Fire Marshall Michael congratulated himself on running a successful safety drill and suggested we reward ourselves with the free breakfast buffet. I quickly poured myself a cup of weak hotel coffee and sat down. All was right again in the world.
An hour later, after checking out of our hotel, we parked opposite Jackson Square and headed toward Café du Monde. Finally, I thought, my perfect cup of coffee and a little sugary treat.
The square was slowly waking up. Local artists began unwrapping their canvases, setting the colorful images against the wrought iron fence. Tourists slowly meandered down the street, stopping to photograph the St. Louis Cathedral, the centerpiece of the square. A horse drawn carriage pulled up in front of the park, waiting patiently for its first patron.
Approaching the corner of Ann and Decatur Streets we noticed two fire trucks with their lights flashing. Not again, I thought. One of the trucks had extended its ladder onto the roof of a building. Unbelievably, Café Du Monde was on fire.
Luckily it was a small kitchen blaze. No five alarm fire. No giant hoses dousing the building. Just a couple of firemen on the roof. The staff of the café mingled outside as the fire fighters worked inside the building.
Realizing our ideal beignet experience was foiled, we asked a waitress for another option. “We have another location,” she said, “There’s a Café Du Monde at Riverwalk.

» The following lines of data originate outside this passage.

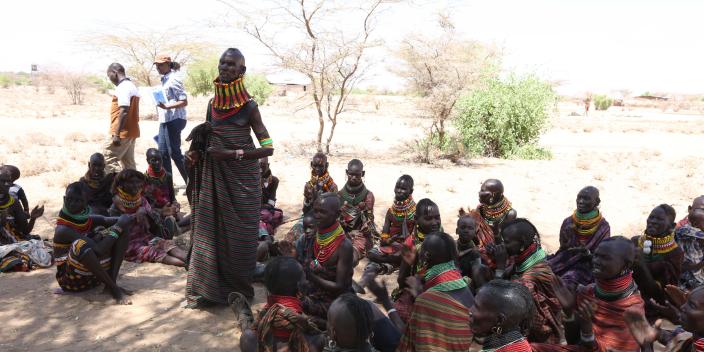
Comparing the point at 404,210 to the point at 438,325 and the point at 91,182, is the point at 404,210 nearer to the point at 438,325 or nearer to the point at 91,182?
the point at 438,325

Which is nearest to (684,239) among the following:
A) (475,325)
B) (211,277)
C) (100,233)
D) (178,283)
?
(475,325)

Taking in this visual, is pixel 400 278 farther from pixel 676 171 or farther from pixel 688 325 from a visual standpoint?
pixel 676 171

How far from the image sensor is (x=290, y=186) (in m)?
9.91

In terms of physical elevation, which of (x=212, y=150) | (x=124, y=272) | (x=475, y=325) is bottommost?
(x=124, y=272)

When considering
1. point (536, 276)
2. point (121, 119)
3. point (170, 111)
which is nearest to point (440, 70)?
point (170, 111)

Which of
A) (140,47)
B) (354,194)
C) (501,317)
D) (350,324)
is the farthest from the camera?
(140,47)

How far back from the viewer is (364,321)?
2615 millimetres

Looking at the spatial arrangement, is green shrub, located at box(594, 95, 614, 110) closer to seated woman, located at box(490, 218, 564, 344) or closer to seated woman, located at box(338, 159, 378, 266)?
seated woman, located at box(338, 159, 378, 266)

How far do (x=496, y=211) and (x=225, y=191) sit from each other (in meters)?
2.67

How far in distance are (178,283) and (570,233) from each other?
3.60m

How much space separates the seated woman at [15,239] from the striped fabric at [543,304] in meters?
4.44

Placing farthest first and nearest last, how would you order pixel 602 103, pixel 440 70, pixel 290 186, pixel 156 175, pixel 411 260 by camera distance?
1. pixel 602 103
2. pixel 440 70
3. pixel 290 186
4. pixel 156 175
5. pixel 411 260

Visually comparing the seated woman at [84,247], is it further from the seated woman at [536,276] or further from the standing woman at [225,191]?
the seated woman at [536,276]

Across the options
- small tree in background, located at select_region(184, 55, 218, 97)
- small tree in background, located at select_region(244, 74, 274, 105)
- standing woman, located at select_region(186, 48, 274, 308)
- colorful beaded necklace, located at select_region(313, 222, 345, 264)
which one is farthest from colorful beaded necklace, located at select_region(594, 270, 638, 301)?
small tree in background, located at select_region(244, 74, 274, 105)
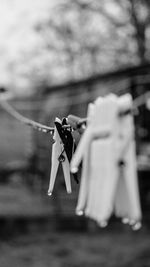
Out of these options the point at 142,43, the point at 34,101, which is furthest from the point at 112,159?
the point at 142,43

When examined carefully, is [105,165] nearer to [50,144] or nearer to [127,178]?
[127,178]

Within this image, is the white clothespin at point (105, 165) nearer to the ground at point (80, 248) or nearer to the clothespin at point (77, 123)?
the clothespin at point (77, 123)

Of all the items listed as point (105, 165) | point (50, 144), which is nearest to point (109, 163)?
point (105, 165)

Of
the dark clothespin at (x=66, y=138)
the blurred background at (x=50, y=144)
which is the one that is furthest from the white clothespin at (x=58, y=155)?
the blurred background at (x=50, y=144)

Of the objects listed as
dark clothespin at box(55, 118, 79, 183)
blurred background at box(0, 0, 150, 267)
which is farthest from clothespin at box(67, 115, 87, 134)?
blurred background at box(0, 0, 150, 267)

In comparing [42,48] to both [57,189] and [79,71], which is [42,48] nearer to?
[79,71]

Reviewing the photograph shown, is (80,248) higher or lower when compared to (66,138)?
lower

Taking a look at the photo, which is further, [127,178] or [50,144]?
[50,144]

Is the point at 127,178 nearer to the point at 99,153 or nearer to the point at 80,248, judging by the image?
the point at 99,153
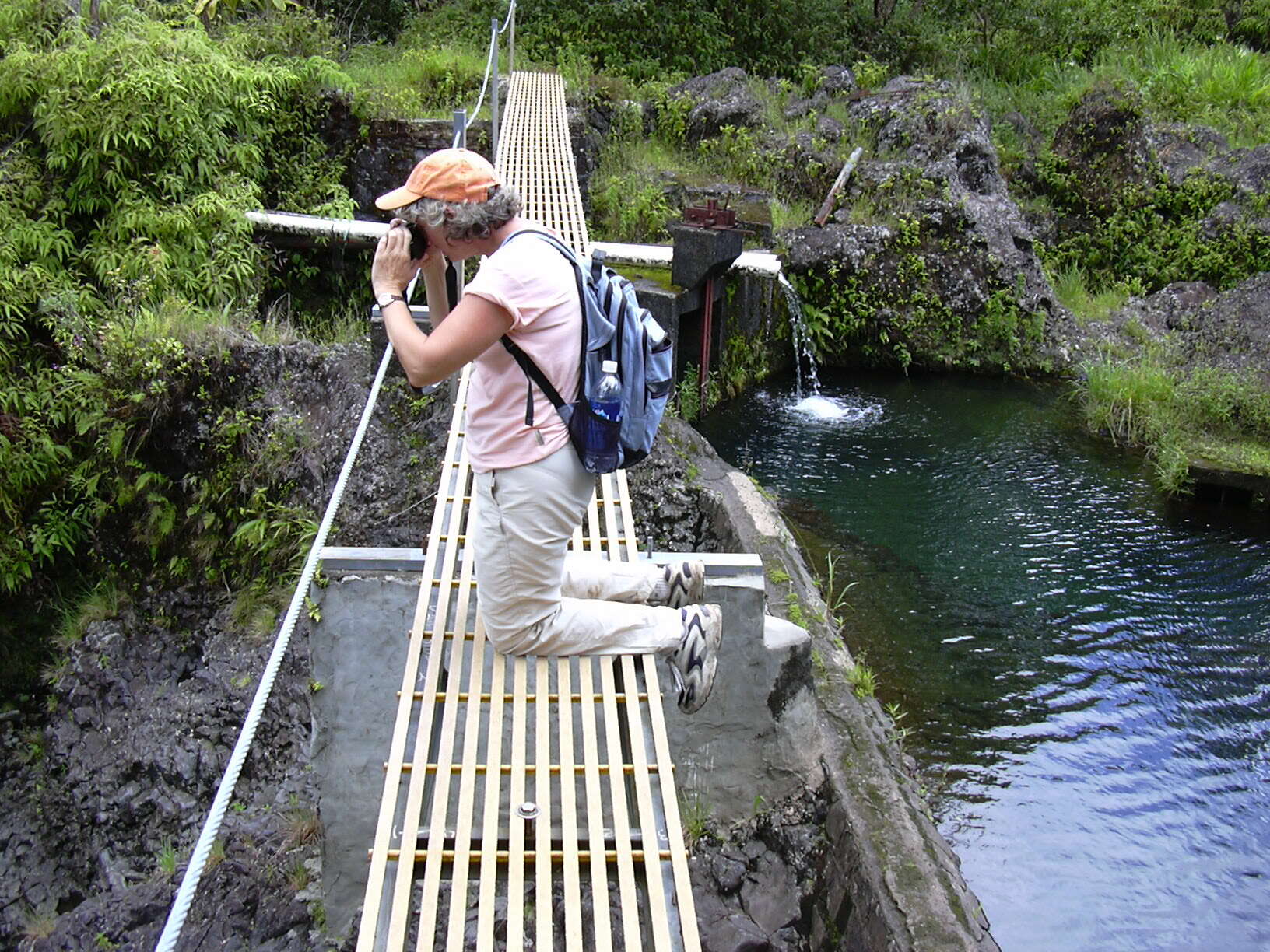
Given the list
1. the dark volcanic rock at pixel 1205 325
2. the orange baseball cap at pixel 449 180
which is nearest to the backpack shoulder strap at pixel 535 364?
the orange baseball cap at pixel 449 180

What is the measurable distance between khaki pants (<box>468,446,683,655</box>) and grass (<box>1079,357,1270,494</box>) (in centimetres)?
598

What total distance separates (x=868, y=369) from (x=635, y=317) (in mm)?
7678

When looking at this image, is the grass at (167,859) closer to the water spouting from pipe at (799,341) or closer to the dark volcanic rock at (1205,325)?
the water spouting from pipe at (799,341)

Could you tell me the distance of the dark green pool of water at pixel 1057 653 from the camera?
4.28 meters

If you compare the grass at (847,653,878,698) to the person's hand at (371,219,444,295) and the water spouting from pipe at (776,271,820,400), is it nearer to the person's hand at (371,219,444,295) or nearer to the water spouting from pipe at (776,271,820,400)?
the person's hand at (371,219,444,295)

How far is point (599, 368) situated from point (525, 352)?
21cm

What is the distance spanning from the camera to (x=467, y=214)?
277 centimetres

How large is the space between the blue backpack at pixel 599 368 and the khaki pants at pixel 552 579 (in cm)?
A: 10

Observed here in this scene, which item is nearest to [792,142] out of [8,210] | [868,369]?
[868,369]

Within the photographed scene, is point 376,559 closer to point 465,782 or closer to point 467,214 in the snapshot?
point 465,782

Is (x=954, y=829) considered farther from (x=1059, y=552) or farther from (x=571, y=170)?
(x=571, y=170)

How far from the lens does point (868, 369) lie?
33.5ft

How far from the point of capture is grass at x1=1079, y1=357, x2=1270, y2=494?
8016mm

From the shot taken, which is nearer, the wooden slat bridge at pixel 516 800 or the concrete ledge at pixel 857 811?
the wooden slat bridge at pixel 516 800
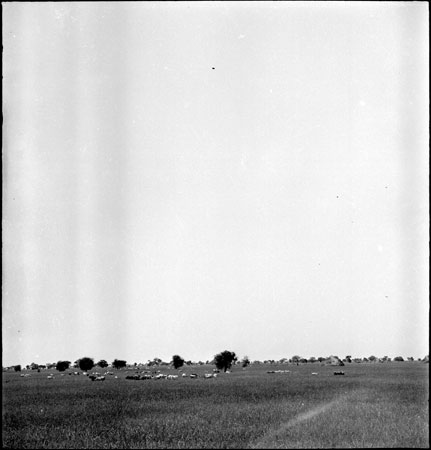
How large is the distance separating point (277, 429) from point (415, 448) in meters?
4.26

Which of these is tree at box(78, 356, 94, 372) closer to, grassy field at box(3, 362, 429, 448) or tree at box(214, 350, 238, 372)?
tree at box(214, 350, 238, 372)

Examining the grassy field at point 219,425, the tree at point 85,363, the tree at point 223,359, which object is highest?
the grassy field at point 219,425

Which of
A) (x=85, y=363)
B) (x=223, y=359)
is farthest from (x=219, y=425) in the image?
(x=85, y=363)

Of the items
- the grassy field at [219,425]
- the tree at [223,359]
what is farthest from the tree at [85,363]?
the grassy field at [219,425]

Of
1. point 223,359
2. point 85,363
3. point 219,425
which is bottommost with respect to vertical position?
point 85,363

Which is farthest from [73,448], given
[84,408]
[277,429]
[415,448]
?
[84,408]

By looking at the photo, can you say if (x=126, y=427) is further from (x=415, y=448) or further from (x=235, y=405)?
(x=415, y=448)

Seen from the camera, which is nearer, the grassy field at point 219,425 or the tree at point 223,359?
the grassy field at point 219,425

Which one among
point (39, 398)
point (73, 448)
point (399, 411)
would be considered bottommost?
point (39, 398)

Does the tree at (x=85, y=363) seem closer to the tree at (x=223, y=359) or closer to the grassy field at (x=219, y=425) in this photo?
the tree at (x=223, y=359)

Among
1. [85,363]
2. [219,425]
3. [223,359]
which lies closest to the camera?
[219,425]

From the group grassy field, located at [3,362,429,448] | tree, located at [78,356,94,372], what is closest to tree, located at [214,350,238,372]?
tree, located at [78,356,94,372]

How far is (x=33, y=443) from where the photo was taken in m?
12.6

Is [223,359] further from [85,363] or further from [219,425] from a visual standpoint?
[219,425]
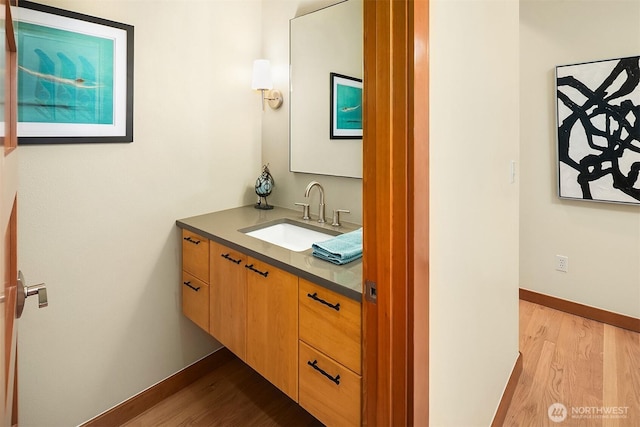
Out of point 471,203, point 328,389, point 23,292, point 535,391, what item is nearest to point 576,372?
point 535,391

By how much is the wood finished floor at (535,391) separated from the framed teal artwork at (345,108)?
144 centimetres

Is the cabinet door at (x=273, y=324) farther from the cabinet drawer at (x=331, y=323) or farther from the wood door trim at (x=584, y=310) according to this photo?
the wood door trim at (x=584, y=310)

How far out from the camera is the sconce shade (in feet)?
7.14

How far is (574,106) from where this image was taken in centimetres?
258

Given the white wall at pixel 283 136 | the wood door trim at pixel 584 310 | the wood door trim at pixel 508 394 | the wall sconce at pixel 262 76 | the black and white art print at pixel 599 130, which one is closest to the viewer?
the wood door trim at pixel 508 394

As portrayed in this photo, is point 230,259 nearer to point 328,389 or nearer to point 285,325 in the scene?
point 285,325

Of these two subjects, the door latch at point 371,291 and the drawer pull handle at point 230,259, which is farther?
the drawer pull handle at point 230,259

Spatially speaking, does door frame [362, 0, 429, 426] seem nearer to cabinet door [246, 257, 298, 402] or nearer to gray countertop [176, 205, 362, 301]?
gray countertop [176, 205, 362, 301]

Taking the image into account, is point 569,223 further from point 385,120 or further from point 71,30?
point 71,30

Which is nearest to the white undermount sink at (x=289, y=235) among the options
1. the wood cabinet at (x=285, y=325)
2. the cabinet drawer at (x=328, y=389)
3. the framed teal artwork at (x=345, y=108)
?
the wood cabinet at (x=285, y=325)

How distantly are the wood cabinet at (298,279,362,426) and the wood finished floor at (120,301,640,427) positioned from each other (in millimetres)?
618

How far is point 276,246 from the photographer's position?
158 cm

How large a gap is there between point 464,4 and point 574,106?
194 centimetres

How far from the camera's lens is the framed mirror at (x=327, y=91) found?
191 centimetres
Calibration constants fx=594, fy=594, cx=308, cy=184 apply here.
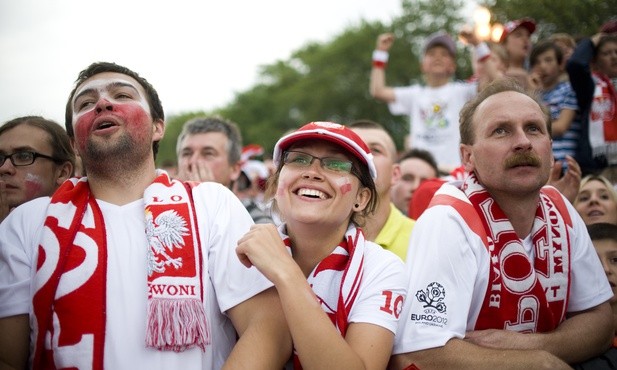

Go there.”
Thankful no one was hurt in the blaze but disappointed that my perfect morning was ruined, I sighed as we walked back to the car.
Off to Riverwalk we went, in search of the illusive beignets, and for me, the perfect cup of coffee.
Twenty minutes later, after a frustrating drive around the French Quarter trying to find parking, Michael begged a valet at Harrah’s to let us park at the casino. He was determined to eat a beignet and two fires were not going to thwart his plans.
The valet relented and with the car finally parked, we walked across the street to enter the Riverwalk Mall. We wandered the empty corridors in search of the café. Michael raced ahead, doing his I’m-pissed-off-and-walking-like-a-maniac stride. I’ve learned it’s best to keep my distance when he gets like that.
Fifty feet in front of me and the children, I saw both his arms rise toward the sky in exasperation. “It’s closed,” he screamed back at me. “Unbelievable! The cafe's closed.” I think he was close to having an aneurysm. “I hate this town!” he exclaimed. “Let’s just get out of here!”
The kids and I struggled to keep pace with an angry, half-walking, half-running Daddy as he made his way back through the mall toward the car. Ferociously punching his iPhone, Michael finally raised it in triumph. “I found a Starbucks,” he stated proudly. “It’s right next to the car in Harrah’s Casino.”
Good old Starbucks. It was open and it wasn’t on fire. Perfect.
Gleefully sipping my Nonfat Venti One Splenda Iced Latte, we pointed the car west toward Mississippi.